Sejak dimulainya era
perindustrian, perilaku hidup manusia didominasi oleh kecerdasan intelektual.
Sementara itu, kecerdasan spiritual dan kecerdasan emosional diabaikan,
sehingga potensinya menjadi semakin lemah. Kecerdasan intelektual lebih dominan
karena potensinya yang bersifat kreatif dan dapat segera menjawab segala macam
kebutuhan sehari-hari. Sedangkan, potensi kecerdasan spritual dan kecerdasan
emosional lebih bersifat teoretis dan normatif dan jauh dari pemenuhan
kebutuhan hidup sehari-hari.
Dominasi kecerdasan
intelektual ini menyebabkan hidup manusia penuh dengan persaingan dan hidup
manusia dipolakan secara dikotomis menjadi pihak pemenang dan pihak yang kalah.
Keadaan masyarakat yang demikian ini menjadi tempat yang subur bagi
berkembangnya sifat egoistik, oportunistik, manipulatif, koruptif, dsb., demi
meraih kemenangan.
Selain itu, era
perindustrian juga menyebabkan sifat manusia menjadi pesimistik. Pesimisme ini,
pertama, berbentuk rasa takut tidak mendapatkan bagian dan takut kelaparan.
Kedua, pesimisme itu berbentuk dorongan berlebihan untuk mendapatkan keuntungan
sebanyak-banyaknya tanpa peduli orang lain. Kedua sisi pesimisme ini
mengembangkan bentuk kehidupan eksploratif-oportunistik.
Bentuk kehidupan
inilah yang menjadi permulaan terjadinya krisis kehidupan. Sikap dan perilaku
semula dari kehidupan eksploratif-oportunistik adalah berusaha melipatgandakan
sumber daya alam untuk memenuhi kebutuhan hidup sehari-hari secara efektif dan
efisien. Ternyata dalam perkembangan selanjutnya, tidak lagi berupaya untuk
memenuhi kebutuhan hidup sehari-hari yang bersifat terbatas melainkan
berusaha memenuhi keinginan yang tidak ada batasnya.

● Permintaan 1
Kembalikan setiap baris dalam entri di bawah yang mengandung kata "feet".
Teks di atas dan entri di bawah ini berasal dari sumber yang berbeda.

● Data tugas
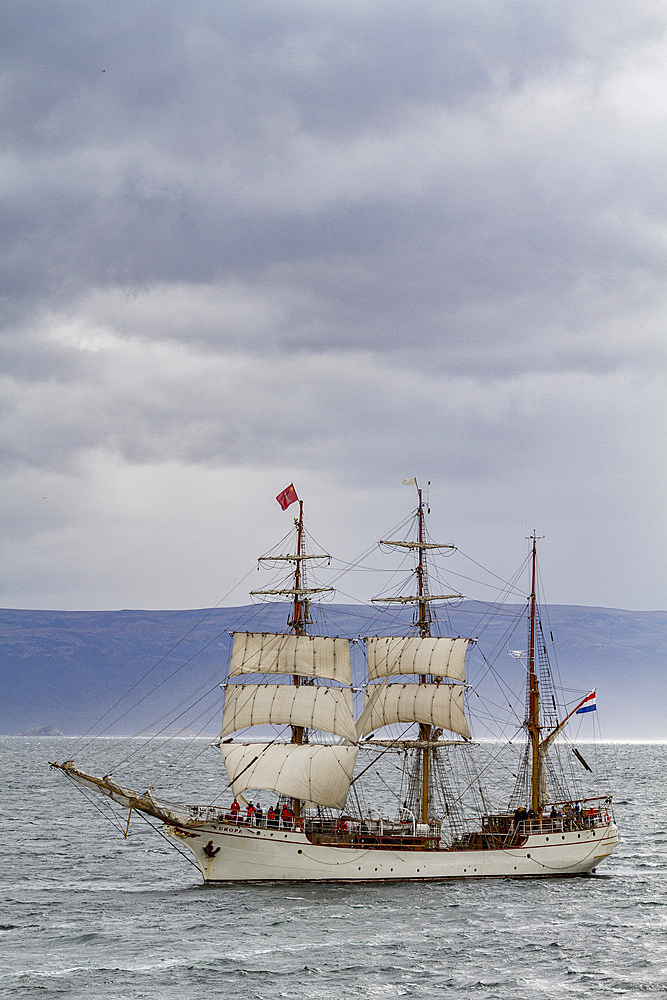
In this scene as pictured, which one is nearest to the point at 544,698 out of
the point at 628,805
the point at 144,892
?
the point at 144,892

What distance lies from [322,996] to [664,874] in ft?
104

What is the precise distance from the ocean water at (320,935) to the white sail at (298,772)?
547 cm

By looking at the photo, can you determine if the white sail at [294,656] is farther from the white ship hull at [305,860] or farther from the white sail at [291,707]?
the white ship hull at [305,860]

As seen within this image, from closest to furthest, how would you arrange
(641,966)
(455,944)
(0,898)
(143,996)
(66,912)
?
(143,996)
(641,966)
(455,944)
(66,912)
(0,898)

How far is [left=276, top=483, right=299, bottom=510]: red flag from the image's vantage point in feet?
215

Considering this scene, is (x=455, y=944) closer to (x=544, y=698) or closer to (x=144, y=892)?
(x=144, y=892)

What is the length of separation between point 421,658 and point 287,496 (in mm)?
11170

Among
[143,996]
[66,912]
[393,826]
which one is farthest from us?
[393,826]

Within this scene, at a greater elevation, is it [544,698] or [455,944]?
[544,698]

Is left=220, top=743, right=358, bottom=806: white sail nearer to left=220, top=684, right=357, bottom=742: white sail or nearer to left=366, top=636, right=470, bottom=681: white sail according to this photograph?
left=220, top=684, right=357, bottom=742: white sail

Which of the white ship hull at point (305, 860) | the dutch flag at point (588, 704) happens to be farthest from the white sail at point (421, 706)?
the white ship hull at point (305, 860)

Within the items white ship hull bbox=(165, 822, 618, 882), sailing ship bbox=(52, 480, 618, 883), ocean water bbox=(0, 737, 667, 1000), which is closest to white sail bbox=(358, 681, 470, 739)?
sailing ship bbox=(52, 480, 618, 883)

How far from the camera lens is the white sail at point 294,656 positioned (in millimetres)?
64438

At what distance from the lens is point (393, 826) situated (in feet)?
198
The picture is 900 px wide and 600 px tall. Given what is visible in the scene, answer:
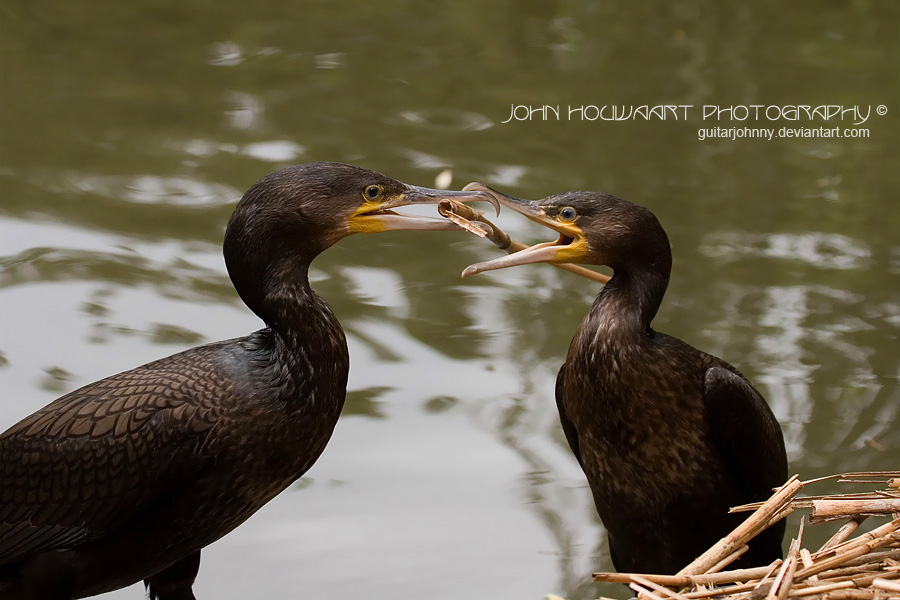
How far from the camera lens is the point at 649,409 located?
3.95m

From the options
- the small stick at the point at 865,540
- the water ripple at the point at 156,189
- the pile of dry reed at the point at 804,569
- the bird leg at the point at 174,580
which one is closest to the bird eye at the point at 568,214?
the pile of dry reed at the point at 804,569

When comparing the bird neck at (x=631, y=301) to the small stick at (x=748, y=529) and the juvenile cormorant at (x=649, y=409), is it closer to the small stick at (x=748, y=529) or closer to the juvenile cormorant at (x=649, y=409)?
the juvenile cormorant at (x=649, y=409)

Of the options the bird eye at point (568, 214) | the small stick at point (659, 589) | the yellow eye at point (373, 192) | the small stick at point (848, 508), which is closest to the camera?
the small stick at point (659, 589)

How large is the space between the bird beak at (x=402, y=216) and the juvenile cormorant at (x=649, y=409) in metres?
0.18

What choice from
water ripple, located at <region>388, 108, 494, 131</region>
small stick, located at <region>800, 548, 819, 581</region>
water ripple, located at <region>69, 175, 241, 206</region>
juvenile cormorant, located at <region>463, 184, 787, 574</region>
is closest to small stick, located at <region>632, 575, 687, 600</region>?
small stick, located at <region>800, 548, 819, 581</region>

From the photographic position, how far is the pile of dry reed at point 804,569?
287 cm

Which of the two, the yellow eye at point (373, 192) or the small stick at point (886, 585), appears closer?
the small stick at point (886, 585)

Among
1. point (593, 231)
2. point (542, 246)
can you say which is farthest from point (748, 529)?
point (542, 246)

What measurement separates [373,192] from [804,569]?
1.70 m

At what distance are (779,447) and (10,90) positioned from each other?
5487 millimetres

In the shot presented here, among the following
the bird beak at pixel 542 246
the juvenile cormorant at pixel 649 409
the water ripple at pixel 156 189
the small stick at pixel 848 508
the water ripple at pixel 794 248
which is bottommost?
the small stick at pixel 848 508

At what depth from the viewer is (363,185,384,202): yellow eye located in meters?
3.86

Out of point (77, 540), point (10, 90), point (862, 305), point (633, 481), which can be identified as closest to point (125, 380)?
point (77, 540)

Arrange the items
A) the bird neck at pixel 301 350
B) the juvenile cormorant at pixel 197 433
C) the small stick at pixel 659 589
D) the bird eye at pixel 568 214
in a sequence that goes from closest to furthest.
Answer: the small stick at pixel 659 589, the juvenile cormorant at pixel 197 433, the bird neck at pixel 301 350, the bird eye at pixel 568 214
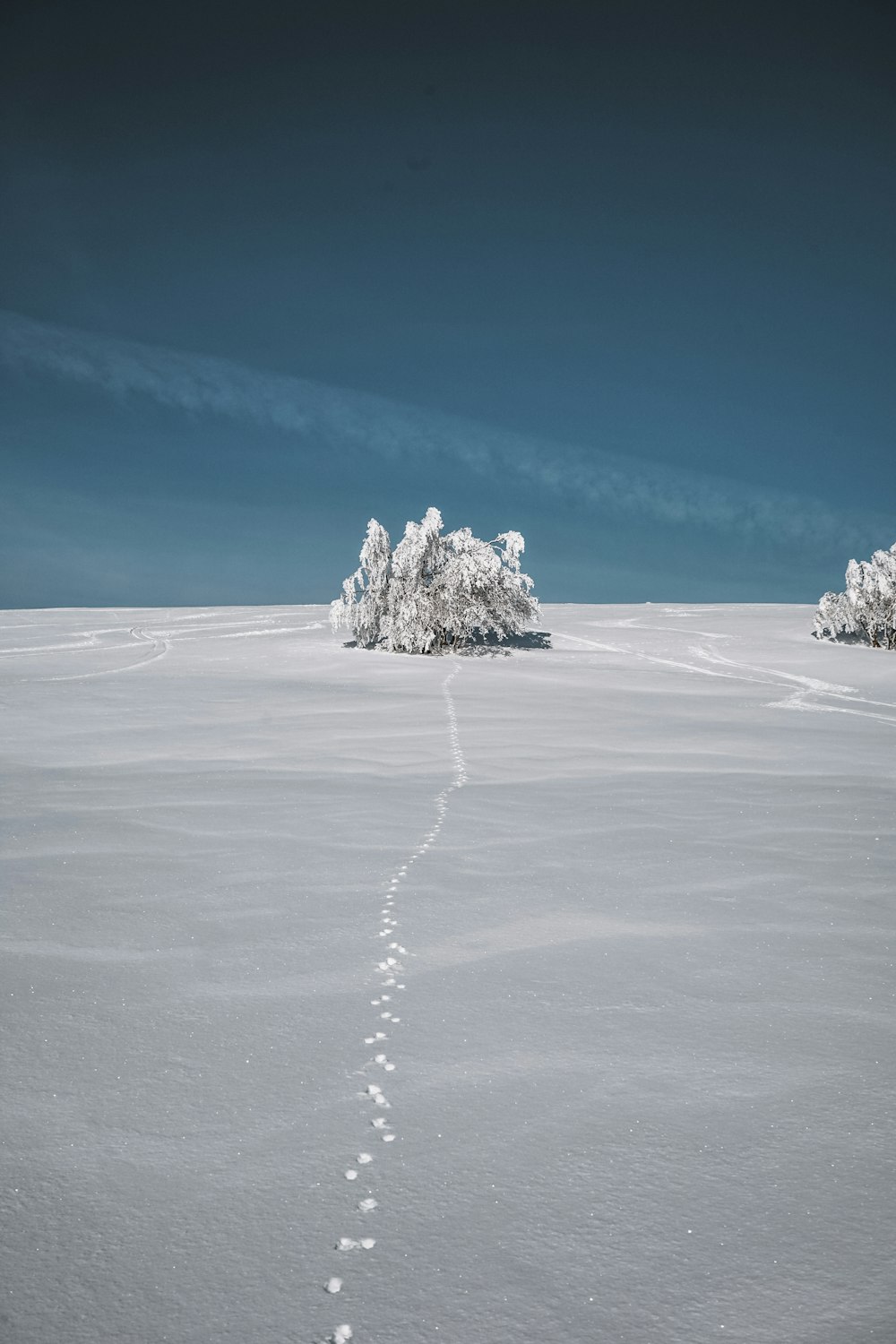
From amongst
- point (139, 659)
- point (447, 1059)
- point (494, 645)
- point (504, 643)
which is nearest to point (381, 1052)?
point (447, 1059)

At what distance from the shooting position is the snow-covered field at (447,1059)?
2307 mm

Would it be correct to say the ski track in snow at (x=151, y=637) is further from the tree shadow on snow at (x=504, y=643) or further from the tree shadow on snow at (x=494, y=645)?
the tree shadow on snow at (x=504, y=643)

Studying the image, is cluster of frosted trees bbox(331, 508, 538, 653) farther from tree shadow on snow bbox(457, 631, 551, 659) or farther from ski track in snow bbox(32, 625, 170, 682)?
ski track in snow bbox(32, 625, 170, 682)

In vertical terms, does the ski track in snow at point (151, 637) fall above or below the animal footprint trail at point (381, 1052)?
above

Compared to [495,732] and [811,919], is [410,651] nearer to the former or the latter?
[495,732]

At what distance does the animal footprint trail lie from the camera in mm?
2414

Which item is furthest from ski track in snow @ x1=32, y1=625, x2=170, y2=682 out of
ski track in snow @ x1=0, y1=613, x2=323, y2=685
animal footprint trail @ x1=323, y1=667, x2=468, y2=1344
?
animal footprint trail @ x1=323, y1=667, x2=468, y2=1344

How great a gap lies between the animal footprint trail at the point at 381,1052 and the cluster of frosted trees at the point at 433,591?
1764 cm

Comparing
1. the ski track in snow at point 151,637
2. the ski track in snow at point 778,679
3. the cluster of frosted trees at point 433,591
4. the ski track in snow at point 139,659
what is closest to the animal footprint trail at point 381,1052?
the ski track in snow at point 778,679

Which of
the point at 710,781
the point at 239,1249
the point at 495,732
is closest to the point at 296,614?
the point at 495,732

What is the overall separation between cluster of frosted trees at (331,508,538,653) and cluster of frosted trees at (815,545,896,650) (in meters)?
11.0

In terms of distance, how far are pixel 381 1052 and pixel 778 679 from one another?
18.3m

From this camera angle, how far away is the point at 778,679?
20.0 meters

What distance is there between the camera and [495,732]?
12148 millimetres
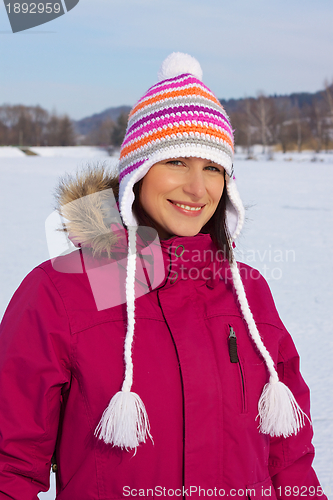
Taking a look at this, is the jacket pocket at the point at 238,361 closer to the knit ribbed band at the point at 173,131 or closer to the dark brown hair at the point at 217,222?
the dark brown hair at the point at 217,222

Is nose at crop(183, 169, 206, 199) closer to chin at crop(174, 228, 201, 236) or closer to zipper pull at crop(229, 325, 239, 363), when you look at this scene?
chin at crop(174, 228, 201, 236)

● Permintaan 2
Lanjutkan teks tentang dampak era perindustrian di atas, mulai dari titik berhentinya.

● Hasil akhir 1
How far is [left=276, top=483, right=299, bottom=510]: red flag from the image's vantage point in feet?
At what distance from the lens is point (393, 826) situated (in feet)?

● Hasil akhir 2
Revolusi industri di
Inggris dan revolusi politik di Prancis juga membawa dampak terhadap merosotnya
kualitas pendidikan. Kedua revolusi itu menghasilkan sistem kekuasaan politik
pemerintahan kolonial dan sistem perekonomian kapitalistik. Kedua sistem ini
menjadi sarana yang luar biasa bagi berkembangnya sifat serakah, baik secara
individu maupun sosial. Sekarang moralitas serakah ini sedang menghancurkan
integritas diri secara individu dan sosial dari komunitas perkotaan sampai
komunitas pedesaan. Moralitas serakah ini mewujud dalam bentuk eksplorasi,
eksploitasi, monopoli, korupsi, manipulasi, pungli, dsb..
Realitas di atas
menunjukkan bahwa ada yang stagnan dan terabaikan di dalam dunia pendidikan,
yaitu pendidikan untuk mengembangkan kecerdasan spiritual dan kecerdasan
emosional.
E. Problematika
Pendidikan
Persoalan pendidikan
yang ditimbulkan oleh kemajuan teknologi dan perindustrian dapat dirumuskan
dengan pertanyaan berikut ini.
1. Apakah pendidikan untuk teknologi dan perindustrian?
2. Apakah teknologi dan perindustrian untuk pendidikan?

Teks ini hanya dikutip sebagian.